| What to work on |
Write out again, exactly, the lines of the listing below from the first one through the one that contains "Moving vote fraction: 82%.", and no other lines.
-- Extracted information follows --
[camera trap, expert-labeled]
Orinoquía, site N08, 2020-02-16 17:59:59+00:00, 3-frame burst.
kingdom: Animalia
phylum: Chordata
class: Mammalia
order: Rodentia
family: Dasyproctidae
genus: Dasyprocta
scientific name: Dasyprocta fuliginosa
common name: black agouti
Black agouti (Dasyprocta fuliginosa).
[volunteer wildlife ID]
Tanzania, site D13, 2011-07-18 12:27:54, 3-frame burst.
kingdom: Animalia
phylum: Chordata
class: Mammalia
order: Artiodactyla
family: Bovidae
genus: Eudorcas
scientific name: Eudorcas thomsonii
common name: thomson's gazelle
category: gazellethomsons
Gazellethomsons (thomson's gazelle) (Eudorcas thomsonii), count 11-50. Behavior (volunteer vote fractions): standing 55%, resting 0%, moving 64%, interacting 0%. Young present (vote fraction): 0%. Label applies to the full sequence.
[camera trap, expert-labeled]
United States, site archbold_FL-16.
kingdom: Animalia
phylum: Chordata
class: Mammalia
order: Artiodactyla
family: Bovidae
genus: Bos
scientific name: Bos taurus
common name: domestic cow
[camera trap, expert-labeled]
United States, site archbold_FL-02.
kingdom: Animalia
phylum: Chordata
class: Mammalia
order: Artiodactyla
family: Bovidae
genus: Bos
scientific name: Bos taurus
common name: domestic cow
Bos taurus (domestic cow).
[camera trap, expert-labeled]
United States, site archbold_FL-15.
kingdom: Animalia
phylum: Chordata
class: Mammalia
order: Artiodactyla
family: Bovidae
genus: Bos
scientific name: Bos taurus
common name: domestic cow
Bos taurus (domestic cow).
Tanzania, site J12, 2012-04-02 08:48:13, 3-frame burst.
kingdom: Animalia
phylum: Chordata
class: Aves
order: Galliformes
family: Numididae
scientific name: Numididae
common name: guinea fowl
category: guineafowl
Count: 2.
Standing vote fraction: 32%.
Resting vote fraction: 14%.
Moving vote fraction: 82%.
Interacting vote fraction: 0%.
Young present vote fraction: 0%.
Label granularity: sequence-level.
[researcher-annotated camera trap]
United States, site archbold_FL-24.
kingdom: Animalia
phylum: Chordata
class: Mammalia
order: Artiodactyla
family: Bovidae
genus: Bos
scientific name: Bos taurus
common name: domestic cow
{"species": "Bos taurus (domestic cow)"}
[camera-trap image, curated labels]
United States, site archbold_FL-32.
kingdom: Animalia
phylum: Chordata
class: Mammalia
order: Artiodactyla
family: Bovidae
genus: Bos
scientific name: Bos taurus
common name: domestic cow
-- Extracted information concluded --
| Exercise result |
[camera trap, expert-labeled]
Orinoquía, site N08, 2020-02-16 17:59:59+00:00, 3-frame burst.
kingdom: Animalia
phylum: Chordata
class: Mammalia
order: Rodentia
family: Dasyproctidae
genus: Dasyprocta
scientific name: Dasyprocta fuliginosa
common name: black agouti
Black agouti (Dasyprocta fuliginosa).
[volunteer wildlife ID]
Tanzania, site D13, 2011-07-18 12:27:54, 3-frame burst.
kingdom: Animalia
phylum: Chordata
class: Mammalia
order: Artiodactyla
family: Bovidae
genus: Eudorcas
scientific name: Eudorcas thomsonii
common name: thomson's gazelle
category: gazellethomsons
Gazellethomsons (thomson's gazelle) (Eudorcas thomsonii), count 11-50. Behavior (volunteer vote fractions): standing 55%, resting 0%, moving 64%, interacting 0%. Young present (vote fraction): 0%. Label applies to the full sequence.
[camera trap, expert-labeled]
United States, site archbold_FL-16.
kingdom: Animalia
phylum: Chordata
class: Mammalia
order: Artiodactyla
family: Bovidae
genus: Bos
scientific name: Bos taurus
common name: domestic cow
[camera trap, expert-labeled]
United States, site archbold_FL-02.
kingdom: Animalia
phylum: Chordata
class: Mammalia
order: Artiodactyla
family: Bovidae
genus: Bos
scientific name: Bos taurus
common name: domestic cow
Bos taurus (domestic cow).
[camera trap, expert-labeled]
United States, site archbold_FL-15.
kingdom: Animalia
phylum: Chordata
class: Mammalia
order: Artiodactyla
family: Bovidae
genus: Bos
scientific name: Bos taurus
common name: domestic cow
Bos taurus (domestic cow).
Tanzania, site J12, 2012-04-02 08:48:13, 3-frame burst.
kingdom: Animalia
phylum: Chordata
class: Aves
order: Galliformes
family: Numididae
scientific name: Numididae
common name: guinea fowl
category: guineafowl
Count: 2.
Standing vote fraction: 32%.
Resting vote fraction: 14%.
Moving vote fraction: 82%.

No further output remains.